Prisão dos mensaleiros: Permanece o impasse

Por Carlos Chagas


                                                                  O funil estreitou depois da visita feita pelo novo presidente da Câmara ao presidente do Supremo Tribunal Federal. Antes, Henrique Eduardo Alves dizia caber à Câmara finalizar o processo de cassação  de deputados. Para ele, a declaração de perda de mandato pertence de forma  inequívoca   ao   Congresso. Depois do encontro, acrescentou  ser impossível não cumprir sentenças do Supremo. Pode ter sido um sinal de que  a Câmara apenas  finalizará o processo, sem entrar no mérito das condenações.
                                                                  Significam o quê, essas considerações?  Que uma vez transitada em julgado, a mesa da  Câmara tomará  conhecimento da condenação dos quatro deputados e irá declarar a perda obrigatória  de seus mandatos? Ou, no reverso da medalha,  abrirá processo contra eles no Conselho de Ética, com  prazo para as defesas e, no caso de condenação, passará a decisão ao plenário, em data previamente marcada?

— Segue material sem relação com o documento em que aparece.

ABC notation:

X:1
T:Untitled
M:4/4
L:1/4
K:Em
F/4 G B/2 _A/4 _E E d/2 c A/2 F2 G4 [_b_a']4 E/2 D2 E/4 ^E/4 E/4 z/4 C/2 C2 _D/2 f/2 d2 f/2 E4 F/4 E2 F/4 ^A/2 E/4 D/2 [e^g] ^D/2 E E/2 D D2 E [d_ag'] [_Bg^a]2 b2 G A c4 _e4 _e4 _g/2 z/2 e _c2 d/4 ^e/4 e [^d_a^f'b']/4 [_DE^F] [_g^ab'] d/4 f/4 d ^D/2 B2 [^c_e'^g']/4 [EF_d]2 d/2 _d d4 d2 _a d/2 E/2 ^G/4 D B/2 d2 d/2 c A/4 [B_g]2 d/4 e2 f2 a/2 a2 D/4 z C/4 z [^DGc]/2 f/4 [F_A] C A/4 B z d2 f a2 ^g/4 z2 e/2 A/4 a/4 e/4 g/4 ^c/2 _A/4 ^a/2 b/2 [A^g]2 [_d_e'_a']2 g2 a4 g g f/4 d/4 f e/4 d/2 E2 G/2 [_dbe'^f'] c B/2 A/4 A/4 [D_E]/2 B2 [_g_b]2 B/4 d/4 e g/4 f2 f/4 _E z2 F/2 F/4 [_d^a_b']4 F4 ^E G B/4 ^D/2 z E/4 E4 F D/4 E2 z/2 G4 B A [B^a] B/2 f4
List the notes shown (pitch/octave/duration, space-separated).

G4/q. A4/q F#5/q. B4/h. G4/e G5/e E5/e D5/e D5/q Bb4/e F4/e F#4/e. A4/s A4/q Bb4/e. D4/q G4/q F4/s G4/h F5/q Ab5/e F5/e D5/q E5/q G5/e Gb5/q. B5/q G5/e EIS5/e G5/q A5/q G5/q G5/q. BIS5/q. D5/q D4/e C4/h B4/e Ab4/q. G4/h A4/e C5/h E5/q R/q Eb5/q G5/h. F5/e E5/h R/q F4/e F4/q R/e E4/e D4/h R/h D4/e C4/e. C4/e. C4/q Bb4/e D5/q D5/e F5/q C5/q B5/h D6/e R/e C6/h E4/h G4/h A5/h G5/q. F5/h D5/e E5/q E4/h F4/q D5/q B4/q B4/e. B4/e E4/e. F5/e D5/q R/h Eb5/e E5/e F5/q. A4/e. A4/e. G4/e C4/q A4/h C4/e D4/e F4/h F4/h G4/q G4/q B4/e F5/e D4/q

                                                                  Numa palavra, persiste o impasse, porque para Joaquim Barbosa, assim que transitada em julgado, quer dizer, publicada no Diário da Justiça, a sentença  com a perda dos direitos políticos e  dos mandatos dos quatro deputados será automática.
                                                                  Não há como conciliar as duas hipóteses constantes  da Constituição, mesmo cabendo ao Supremo Tribunal Federal interpretar a lei fundamental.
                                                                  Além de jurídica, a questão é política. Porque na Câmara o PT se mobiliza para exigir o ritual envolvendo o Conselho de Ética e o plenário.  Claro que acolitado pelo PR e o PP, já que se  João Paulo Cunha e José Genoíno são companheiros,  Waldemar da Costa Neto é republicano e Pedro Henry, popular. Três partidos da base de sustentação do governo.
                                                                  Foi um gesto de boa vontade de Henrique Eduardo Alves indo ao gabinete de Joaquim Barbosa, mas nem por isso estarão as armas ensarilhadas.   Permanece o impasse.